成長したしずかちゃんを描いた坂本友由さんの絵画など独創的な作品を楽しむ来場者

 国内外で活躍する現代アーティストが、国民的人気漫画「ドラえもん」をテーマに作品を寄せた特別展「THE ドラえもん展 OKAYAMA 2022」は会期終盤。会場の岡山県立美術館(岡山市北区天神町)には10日も美術ファンや親子連れが訪れ、キャラクターへの愛にあふれた作品に見入っていた。

 「ドラえもん」は漫画家藤子・F・不二雄さんの代表作。1970年に連載が始まって以来、子どもたちの心に夢や好奇心を育んできた。同展には村上隆さん、森村泰昌さんら28組の作家が参加し、独自の視点で作品世界を捉えた絵画や立体、写真などが並ぶ。

 画家坂本友由さんが手がけた縦約3.2メートル、横約1.6メートルの巨大絵画「僕らはいつごろ大人になるんだろう」は、成長したしずかちゃんを描いて存在感たっぷり。

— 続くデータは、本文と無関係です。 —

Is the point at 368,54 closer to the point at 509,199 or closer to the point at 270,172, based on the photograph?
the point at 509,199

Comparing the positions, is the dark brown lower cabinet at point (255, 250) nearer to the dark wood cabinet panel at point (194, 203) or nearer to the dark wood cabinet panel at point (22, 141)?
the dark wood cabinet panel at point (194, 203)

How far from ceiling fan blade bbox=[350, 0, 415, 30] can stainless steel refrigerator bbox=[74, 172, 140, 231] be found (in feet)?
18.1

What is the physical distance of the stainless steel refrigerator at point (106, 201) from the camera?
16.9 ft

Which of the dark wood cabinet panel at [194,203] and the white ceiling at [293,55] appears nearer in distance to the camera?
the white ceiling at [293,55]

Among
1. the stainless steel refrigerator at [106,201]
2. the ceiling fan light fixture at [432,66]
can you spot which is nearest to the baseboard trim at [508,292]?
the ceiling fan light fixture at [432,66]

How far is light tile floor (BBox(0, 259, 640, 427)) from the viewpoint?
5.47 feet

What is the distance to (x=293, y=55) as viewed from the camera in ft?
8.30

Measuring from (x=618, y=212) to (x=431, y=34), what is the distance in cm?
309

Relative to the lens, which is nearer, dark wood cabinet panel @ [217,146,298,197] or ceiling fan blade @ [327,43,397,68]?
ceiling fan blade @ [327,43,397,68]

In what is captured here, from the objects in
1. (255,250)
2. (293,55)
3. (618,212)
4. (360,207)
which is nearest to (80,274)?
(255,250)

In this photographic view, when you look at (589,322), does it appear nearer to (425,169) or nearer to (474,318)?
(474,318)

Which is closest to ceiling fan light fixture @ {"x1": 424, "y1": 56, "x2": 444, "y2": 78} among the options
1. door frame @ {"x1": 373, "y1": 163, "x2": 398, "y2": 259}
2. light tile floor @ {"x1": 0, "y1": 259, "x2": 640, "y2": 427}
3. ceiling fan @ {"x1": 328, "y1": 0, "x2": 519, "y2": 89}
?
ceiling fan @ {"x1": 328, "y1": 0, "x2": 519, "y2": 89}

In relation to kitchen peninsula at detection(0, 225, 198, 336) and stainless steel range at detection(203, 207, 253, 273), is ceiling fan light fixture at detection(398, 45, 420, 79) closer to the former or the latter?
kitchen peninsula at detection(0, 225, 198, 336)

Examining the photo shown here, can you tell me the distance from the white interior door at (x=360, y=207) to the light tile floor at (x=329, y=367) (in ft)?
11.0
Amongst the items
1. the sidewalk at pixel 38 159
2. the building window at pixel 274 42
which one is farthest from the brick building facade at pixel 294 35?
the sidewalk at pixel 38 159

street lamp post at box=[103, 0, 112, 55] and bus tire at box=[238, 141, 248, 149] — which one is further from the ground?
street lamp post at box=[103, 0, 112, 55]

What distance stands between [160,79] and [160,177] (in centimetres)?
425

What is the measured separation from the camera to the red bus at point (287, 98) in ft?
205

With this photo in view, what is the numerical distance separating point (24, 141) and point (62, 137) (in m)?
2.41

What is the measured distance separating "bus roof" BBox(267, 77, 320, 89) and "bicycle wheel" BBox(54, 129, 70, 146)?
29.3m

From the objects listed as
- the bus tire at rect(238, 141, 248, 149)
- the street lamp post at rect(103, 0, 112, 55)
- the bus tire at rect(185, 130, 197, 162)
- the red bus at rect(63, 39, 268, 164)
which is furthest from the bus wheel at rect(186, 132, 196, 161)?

彫刻家西尾康之さんの「OPTICAL APPARITION」はドラえもんの彫刻とプロジェクションマッピングを組み合わせ、自在に動く表情が生きているかのようだ。

 坂本さんの作品に心を引かれたという岡山理科大3年生(20)は「しずかちゃんの髪の毛の質感や滴り落ちる水の感じが丁寧に描かれていてリアル。作家のキャラクターに対する愛情を感じます」と話した。

 同展は岡山県立美術館、瀬戸内海放送、山陽新聞社でつくる実行委員会主催。22日まで。月曜休館。